Este tempo era suficiente para percorrer duas estações e pular para um outro vagão. Chegava na estação final e ia para o outro lado, onde o trem voltava ao seu trajeto inicial. Cansado de procurar emprego e dos preconceitos, decidiu que focaria no seu poder de persuasão enquanto ele estivesse funcionando.

Ao contrário de muitos outros, ele não precisava entregar papéis ou vender balas ou chicletes. Seu poder estava na palavra, no tom de voz, na sinceridade.

Mal sabia como dava certo, só tinha a certeza que funcionava. Falava com o coração, com a calma. Contava boa parte de sua trajetória de vida e antes mesmo de terminar, já tinha gente contando trocados para lhe dar. Quando viu uma moça jovem chorando depois de ouvir seus relatos, viu que tinha potencial para a coisa.

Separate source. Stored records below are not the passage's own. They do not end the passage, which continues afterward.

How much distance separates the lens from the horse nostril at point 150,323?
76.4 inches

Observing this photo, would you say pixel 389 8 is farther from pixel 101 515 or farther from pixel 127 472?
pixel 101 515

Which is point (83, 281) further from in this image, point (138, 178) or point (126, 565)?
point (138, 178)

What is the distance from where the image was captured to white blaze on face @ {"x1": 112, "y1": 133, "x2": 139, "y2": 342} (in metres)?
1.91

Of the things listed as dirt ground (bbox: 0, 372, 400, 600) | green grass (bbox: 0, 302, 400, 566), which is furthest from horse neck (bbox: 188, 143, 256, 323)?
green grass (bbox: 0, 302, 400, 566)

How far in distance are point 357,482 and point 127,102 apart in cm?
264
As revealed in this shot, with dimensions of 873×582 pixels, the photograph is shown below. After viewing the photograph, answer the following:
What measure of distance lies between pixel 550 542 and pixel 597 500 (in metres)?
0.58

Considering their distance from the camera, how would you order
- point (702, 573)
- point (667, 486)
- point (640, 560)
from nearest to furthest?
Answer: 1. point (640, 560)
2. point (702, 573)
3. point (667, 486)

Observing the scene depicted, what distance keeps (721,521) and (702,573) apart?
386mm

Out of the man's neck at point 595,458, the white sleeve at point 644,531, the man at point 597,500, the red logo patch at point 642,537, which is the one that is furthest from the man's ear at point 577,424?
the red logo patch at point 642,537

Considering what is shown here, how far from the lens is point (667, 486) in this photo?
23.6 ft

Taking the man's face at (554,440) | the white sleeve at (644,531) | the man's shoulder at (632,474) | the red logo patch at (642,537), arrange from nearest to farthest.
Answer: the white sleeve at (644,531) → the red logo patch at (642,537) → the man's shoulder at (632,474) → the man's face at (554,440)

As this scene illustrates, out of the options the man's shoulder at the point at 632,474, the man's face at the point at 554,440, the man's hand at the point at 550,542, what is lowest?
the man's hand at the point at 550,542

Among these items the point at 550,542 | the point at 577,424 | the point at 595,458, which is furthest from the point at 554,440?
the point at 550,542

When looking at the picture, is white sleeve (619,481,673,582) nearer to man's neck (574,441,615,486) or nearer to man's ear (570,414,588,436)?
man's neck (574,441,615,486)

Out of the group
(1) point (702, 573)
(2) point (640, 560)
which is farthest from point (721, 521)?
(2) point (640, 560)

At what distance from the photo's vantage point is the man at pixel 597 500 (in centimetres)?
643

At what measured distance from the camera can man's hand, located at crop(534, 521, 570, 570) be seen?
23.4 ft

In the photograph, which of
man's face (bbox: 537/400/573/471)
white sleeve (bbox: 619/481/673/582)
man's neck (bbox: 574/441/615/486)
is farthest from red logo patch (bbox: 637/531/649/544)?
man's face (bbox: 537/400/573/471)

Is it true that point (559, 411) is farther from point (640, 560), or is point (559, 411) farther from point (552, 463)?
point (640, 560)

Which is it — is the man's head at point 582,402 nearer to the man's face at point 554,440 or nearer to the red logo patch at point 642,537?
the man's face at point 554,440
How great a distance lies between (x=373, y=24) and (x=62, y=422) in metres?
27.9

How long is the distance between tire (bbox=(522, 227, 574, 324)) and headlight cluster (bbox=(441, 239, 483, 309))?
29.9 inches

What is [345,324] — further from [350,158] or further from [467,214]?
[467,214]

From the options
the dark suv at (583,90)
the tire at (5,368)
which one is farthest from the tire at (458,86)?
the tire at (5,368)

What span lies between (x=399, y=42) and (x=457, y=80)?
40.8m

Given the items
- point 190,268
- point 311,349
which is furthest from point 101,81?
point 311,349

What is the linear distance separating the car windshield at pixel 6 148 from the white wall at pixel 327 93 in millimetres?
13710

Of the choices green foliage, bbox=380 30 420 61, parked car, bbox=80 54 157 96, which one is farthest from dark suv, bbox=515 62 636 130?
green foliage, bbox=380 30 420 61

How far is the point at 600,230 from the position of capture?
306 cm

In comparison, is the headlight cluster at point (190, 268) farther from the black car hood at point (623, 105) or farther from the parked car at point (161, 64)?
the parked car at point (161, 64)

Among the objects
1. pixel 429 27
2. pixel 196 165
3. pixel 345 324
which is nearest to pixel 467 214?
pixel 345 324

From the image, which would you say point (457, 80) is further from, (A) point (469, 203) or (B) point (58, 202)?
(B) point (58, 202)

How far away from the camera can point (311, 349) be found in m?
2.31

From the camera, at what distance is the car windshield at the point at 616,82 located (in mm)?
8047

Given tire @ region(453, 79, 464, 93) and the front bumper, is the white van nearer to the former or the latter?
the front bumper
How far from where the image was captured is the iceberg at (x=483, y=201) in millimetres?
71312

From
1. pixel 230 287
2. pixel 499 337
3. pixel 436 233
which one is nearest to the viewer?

Contava das dificuldades de levar comida pra casa, do filho com fome, das ausências do mais novo na escola por não ter como ir, das desculpas que ele inventava para eles para sofrerem menos. Quando um pouco aparecia, não pensava duas vezes para dar a ele, abdicando de sua própria alimentação ou felicidade.

A mãe havia sumido, desapareceu e nunca mais deu notícia. Tinha que se virar, deixava os filhos com a avó, aposentada e moradora de uma favela. Todos residiam juntos em um barraco de dois cômodos.

Em um dia comum, quando faltava pouco tempo para terminar a última viagem, foi abordado por um senhor de terno, que lhe entregou um cartão com um endereço. Foi no local no dia seguinte, mesmo receoso.

Ficou na dúvida quando chegou em uma igreja evangélica. Foi recebido pelo mesmo homem, que afirmou ter ficado impressionado com sua história de vida. Viu ali um potencial enorme para pregar e o convidou para ser pastor, com uma renda fixa e comissão sobre tudo que entrasse na casa de Deus como contribuição dos fiéis.

Mudou de vida, mas continuou tendo sua oratória como o ganha-pão. Nunca mais abandonou a igreja e fazia questão de usar suas experiências nos trens da capital para motivar e convencer seu rebanho. Seu depoimento ganhou um outro contorno, mas com a mesma base que sempre trilhou seu caminho.

A vida melhorou e sua evolução era um exemplo constante. Ele na sua história que ele convencia quem o ouvia de que tudo na vida tem sua hora, para o bem ou para o mal.